Whether you are doing colour adjustments, or a full on composite; it’s super important that you stay organized. No matter how many times you tell yourself you will remember what each layer is for, it will never work. Take it from the guy who actually used to say that…
I recently worked on a client project that required me to composite 3 people into a scene in Italy(Unfortunately I can’t share the image on here). On the surface it sounds simple enough, right? I quickly found myself well over 100 layers deep in adjustments and when it came time for revisions, I needed to make sure I knew exactly what every layer was for, and how I could find them in a timely manner. Everything had their groups, sub groups, customized named, you name it! Looking back, without that level of specificity on the organization, this project would have been a nightmare.
To prevent a Photoshop layer nightmare unfolding in your life, use these tips to keep your projects streamlined and poised for revisions at any time!
Name Your Layers!
“Okay, I get it. Layers schmayers, who cares”, you say. This seemingly obvious thing is a very simple technique that TONS of people skip out on. What makes it so important?
You never truly know how large your project is going to become. With that in mind, it’s always important to make the habit of renaming your layers right after you make them. Add a layer for a shadow? Name it “shadow”. Add an image of a cloud? Name it “Cloud”. This seemingly boring task will help you be more efficient when the layers begin to pile up.
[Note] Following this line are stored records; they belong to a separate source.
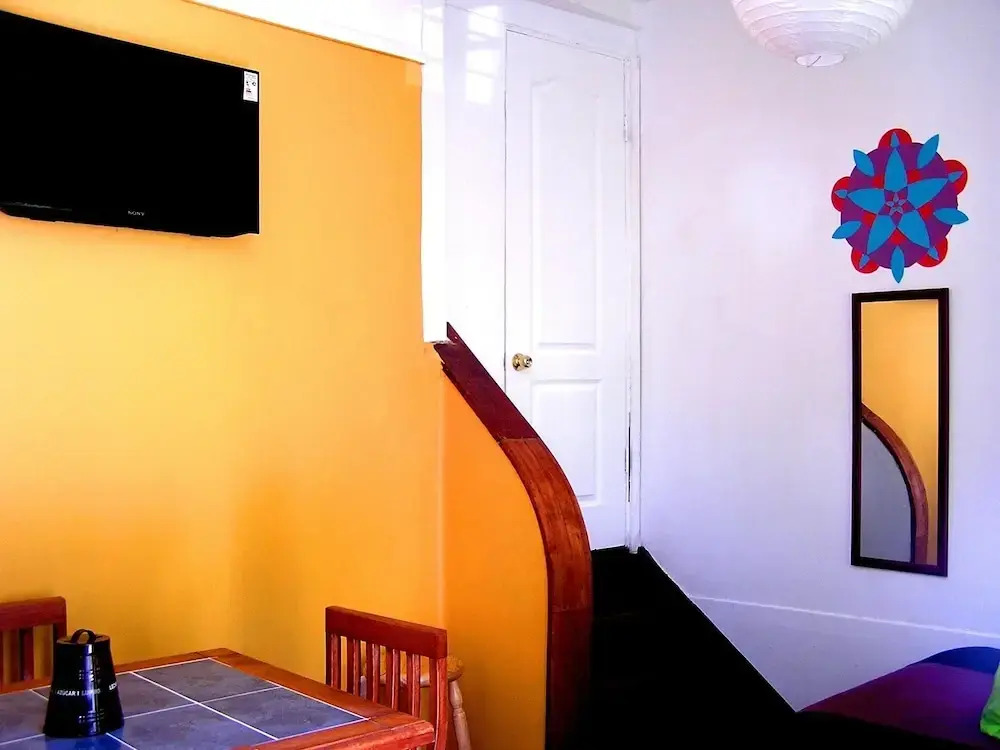 Casa Violeta Limón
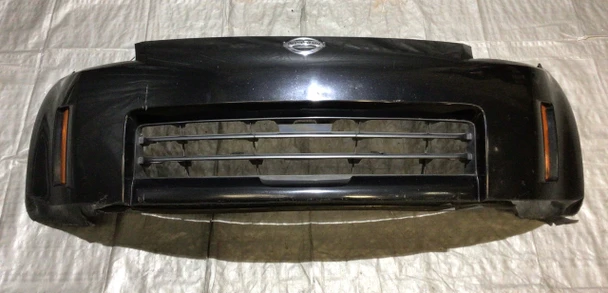 2006-2008 Nissan 350Z OEM Front Bumper Cover w/ Grille / Magnetic Black Pearl   5Z016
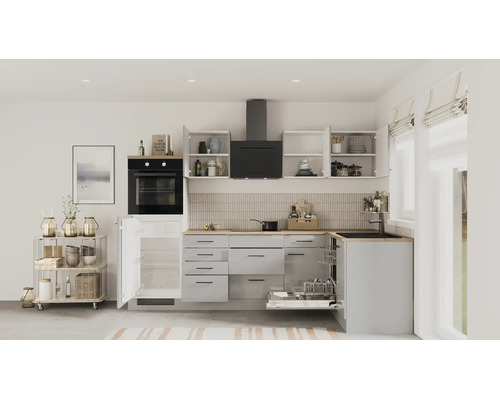 Helle, moderne Eckküche in Grau mit Holzdekor-Arbeitsplatte, integriertem Backofen, Dunstabzug, offenem Kühlschrank und Geschirrspüler.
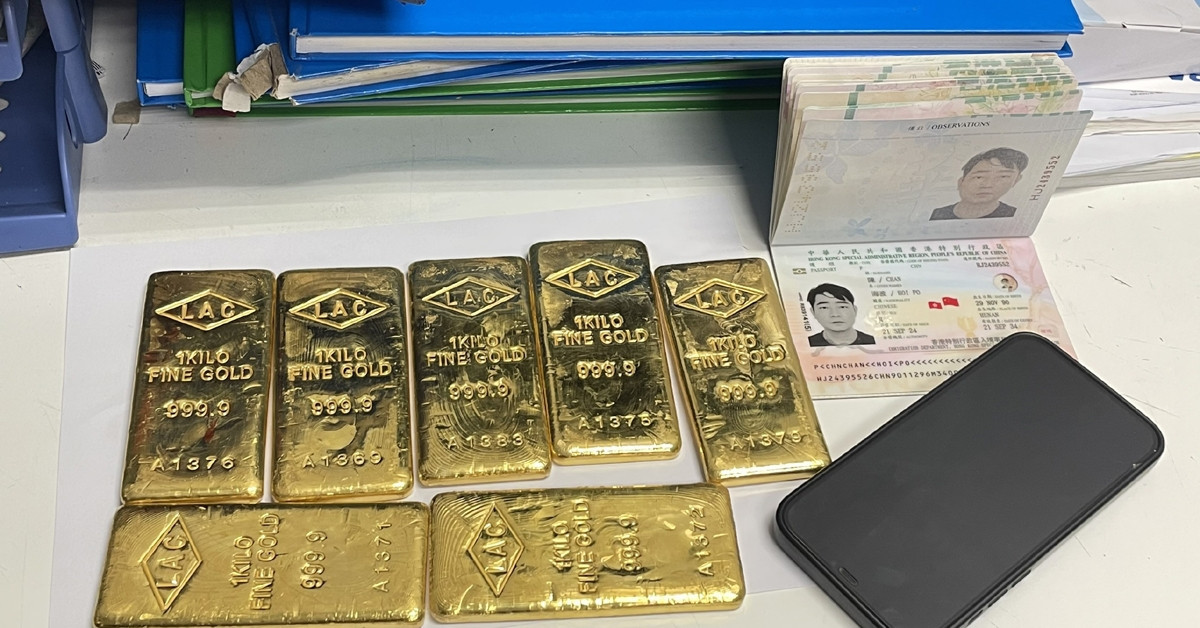 7kg of suspected gold bars intercepted at Noi Bai Airport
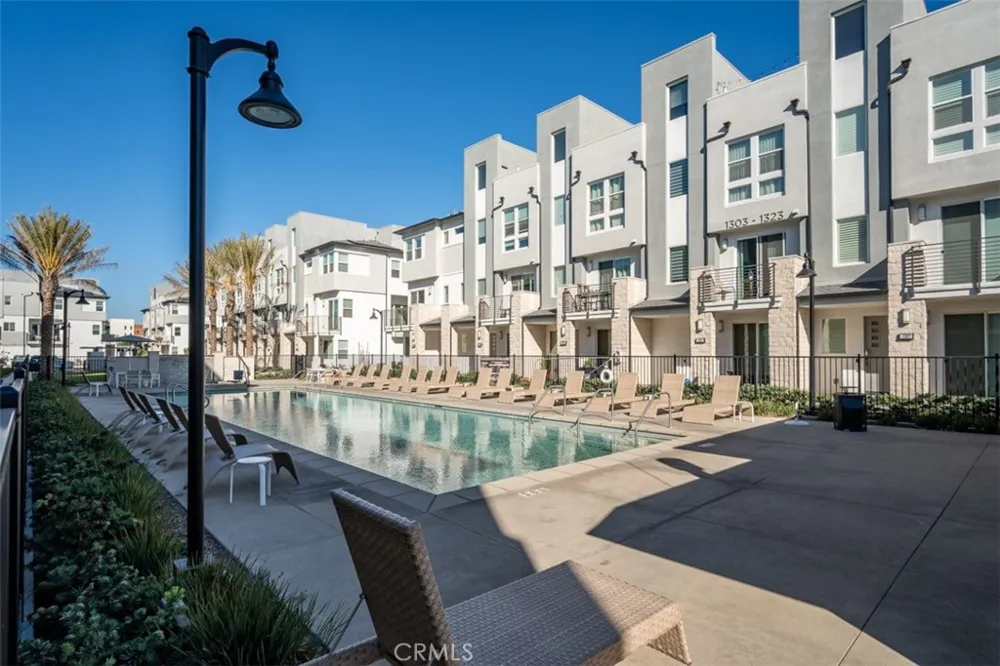 1415 West Cara Drive Anaheim, CA 92805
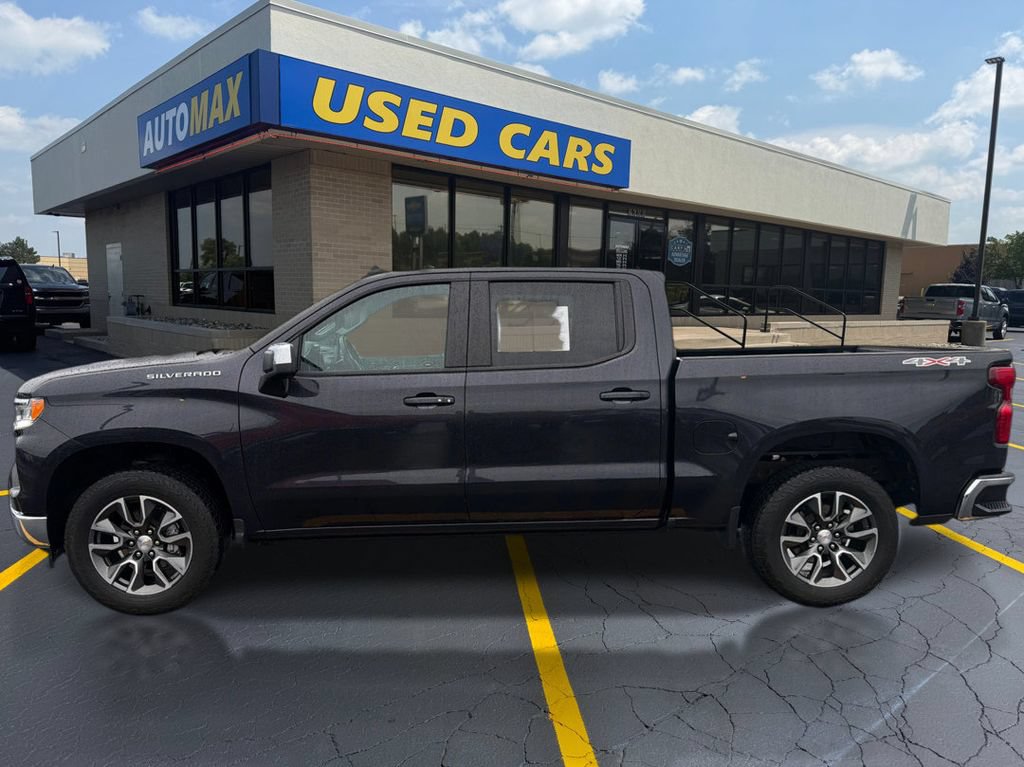 Used 2024 Chevrolet Silverado 1500 LT AWD/4WD image 8
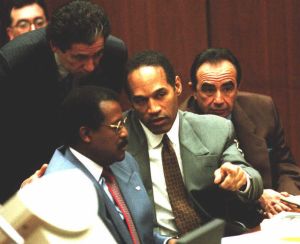 O.J. Simpson (C) confers with attorneys Johnnie Co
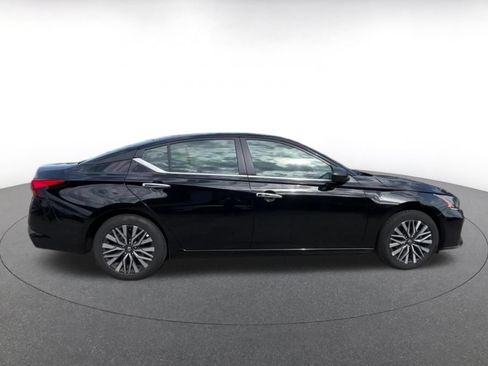 Used 2025 Nissan Altima 2.5 SV FWD image 16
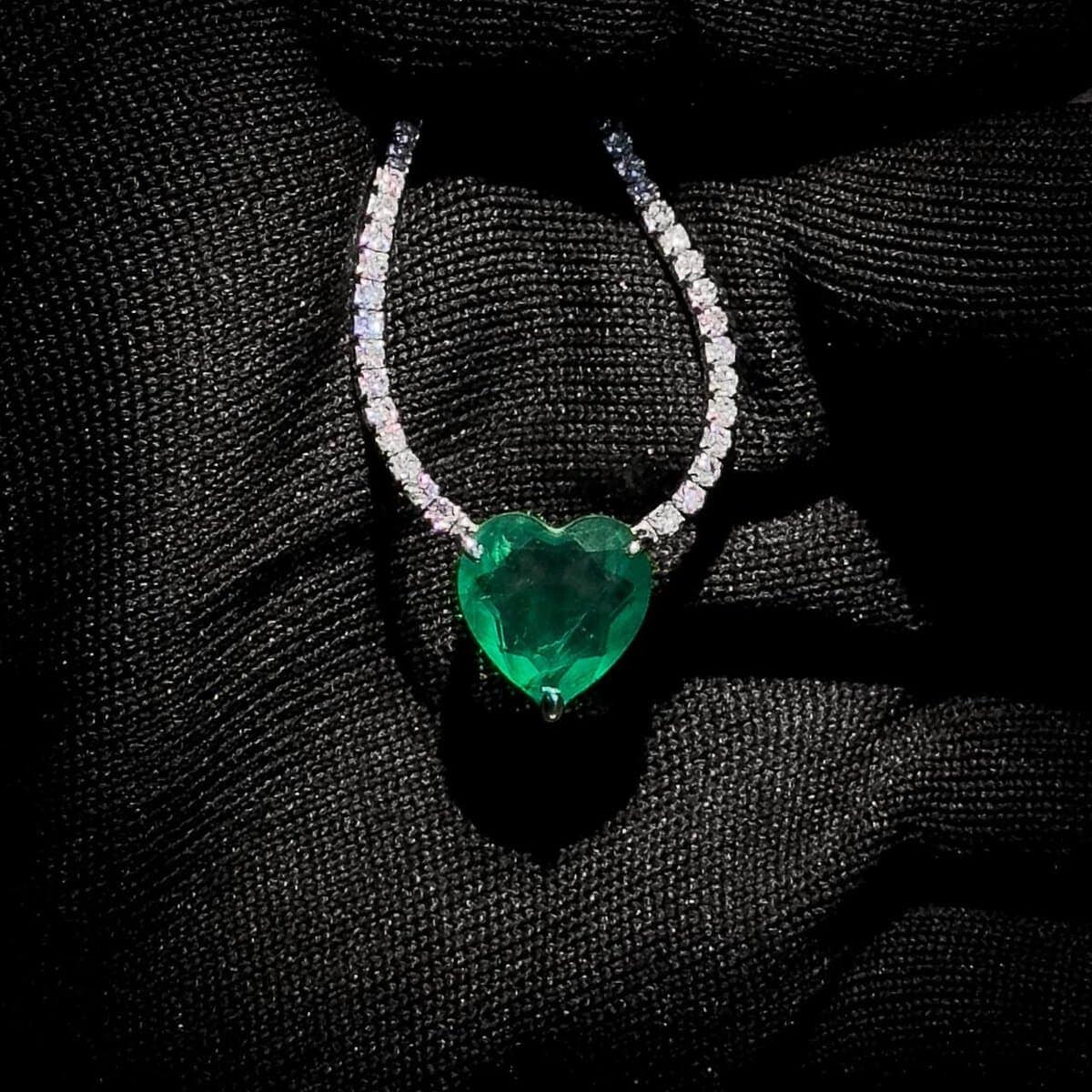 Omnia Heart Green Necklace 92.5 Silver In High Quality Simulated diamonds - OMNIASTORES UAE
To rename a layer just double click on the words portion in your layer panel and type in whatever you’d like! Just like renaming a file on your computer.
Imagine a project like this if I just didn’t name any layers:
Although clipping masks are a pretty integral part of everyday Photoshop usage, they are even more important when you are doing a multi image composite.
A clipping mask “clips” one layer to another so it only effects the layer below it. They are used particularly often with adjustment layers, so you can adjust the colour and/or exposure of 1 layer specifically; without effecting any of the layers below.
To create a clipping mask, simply right click on the layer you’d like to clip, and go to “create clipping mask”. A small arrow will be pointing down to the layer below, meaning it is clipped to that layer. See below:
Clipping masks will help keep you all kinds of organized by helping you to clearly decipher which layers are meant to effect which. I often just clip my adjustment layers to whatever they are effecting, just in case I end up having to moving them around or have to put another layer below. It will save you a ton of time as your project grows.
Grouping your layers essentially merges a group of select layers into a folder; that can be opened or closed within you layer panel. Groups are an incredible way to keep your layer panel clean, as well as, keep all related layers together in one place.
To group layers, just select the layers you wish to group(CMD + CLICK on Mac | CNTRL + CLICK on PC) then press the folder icon at the bottom of the layers panel. A keyboard shortcut for this would also be CMD + G on Mac or CNTRL + G on a PC.
Adding A Layer Mask To A Group
Yes, layer masks can be applied to not only individual layers, but groups as well! How does that help me stay organized you ask? When you have a series of related layers all effecting 1 thing (lets say a person) it can be a real pain in the butt to have to go through and mask out specific layers one by one.
By adding a layer mask to your group, everything inside the group falls under 1 mask and can be masked in or out through that single group layer mask. To apply a layer mask to a group, simply select you group and click on the “Layer Mask” icon. See below for example of what it looks like:
This is particularly helpful when you have made some broad adjustments with several layers but want to fine tune them all. Instead of going through and masking individually, just group those layers and add a layer mask to your group! Keeps things streamlined, and in turn, organized.
Do Your General Adjustments Last
I have seen a lot of people who jump the gun and start to edit the overall look of their images as they go. This ends up being catastrophic to your organization. If you are adding random adjustment layers mixed throughout as your project develops, you will quickly lose track of why that blue is such a weird hue or why that rock is so underexposed.
Here’s how I like to go about creating my projects and encourage you to try the same:
Step 1: Bring in all your assets and put them into position: Don’t fine tune anything, just place everything where you want it to be. Build your composition!
Step 2: Fine tune the assets: When I talk about assets I mean things you are bringing into your photo. People, birds, rocks, buildings, whatever. Since you have found them a home with step 1, it’s time to make them comfortable by getting rid of fringing and ensuring their basic colouring matches its surroundings.
Step 3: Do your general adjustments: Now that your layers are mostly blended together and you’re happy with their positioning, begin to apply general adjustments. This entails colour and exposure adjustments to the image as a whole. It is in this stage that everything starts to come to life!
Now your layer panel is set up like a delicious multi layered dip. At the bottom you know you have the main bits, the sky, background, that type in thing. In the middle you know you have the people and the smaller assets. Then finally at the top, you have the general adjustments that tie everything together. Now you can quickly know where to find something within your layers panel!
Organization in Photoshop is one of those things that you likely won’t really care about until you have to. Don’t be like me; get in the habit of good organization from the very beginning of your Photoshop journey.